- Record list
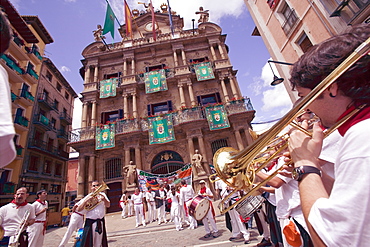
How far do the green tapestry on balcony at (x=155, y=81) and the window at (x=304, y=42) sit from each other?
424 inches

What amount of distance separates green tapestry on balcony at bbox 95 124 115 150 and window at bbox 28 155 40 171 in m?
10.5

--

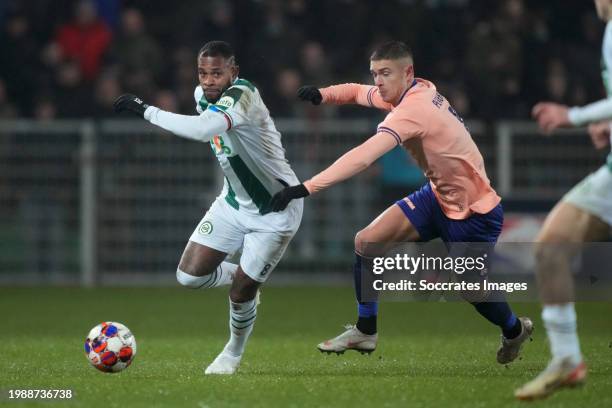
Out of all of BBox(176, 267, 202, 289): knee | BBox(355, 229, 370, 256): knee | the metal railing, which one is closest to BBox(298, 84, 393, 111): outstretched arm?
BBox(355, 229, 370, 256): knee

* * *

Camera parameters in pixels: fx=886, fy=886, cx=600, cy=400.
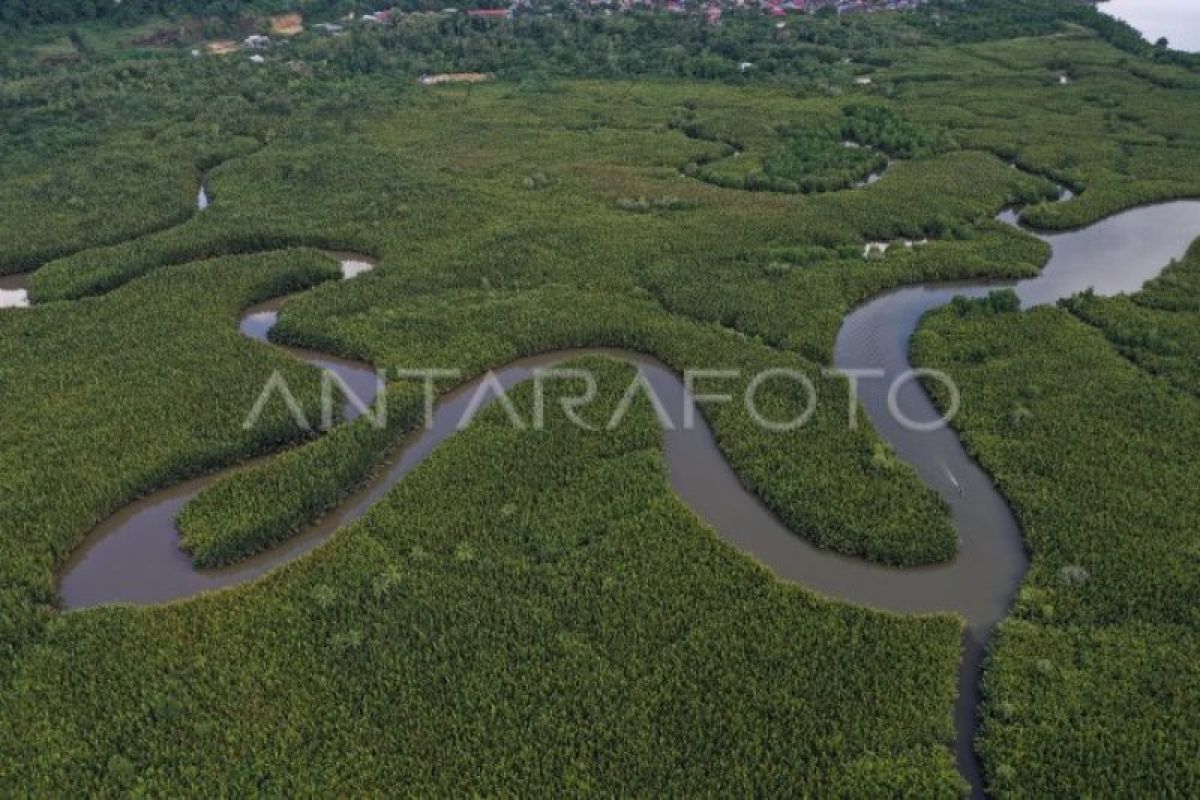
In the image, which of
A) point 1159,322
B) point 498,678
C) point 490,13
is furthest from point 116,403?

- What the exercise asks
Could you copy out everything in the listing from the line containing "Camera parameters in" down to the line containing "is furthest from point 116,403?", with both of those lines included and the picture left out?

- Problem solution
Camera parameters in pixels: fx=886, fy=886, cx=600, cy=400.
In the image, which of
A) point 1159,322
B) point 498,678
C) point 490,13
is furthest from point 116,403?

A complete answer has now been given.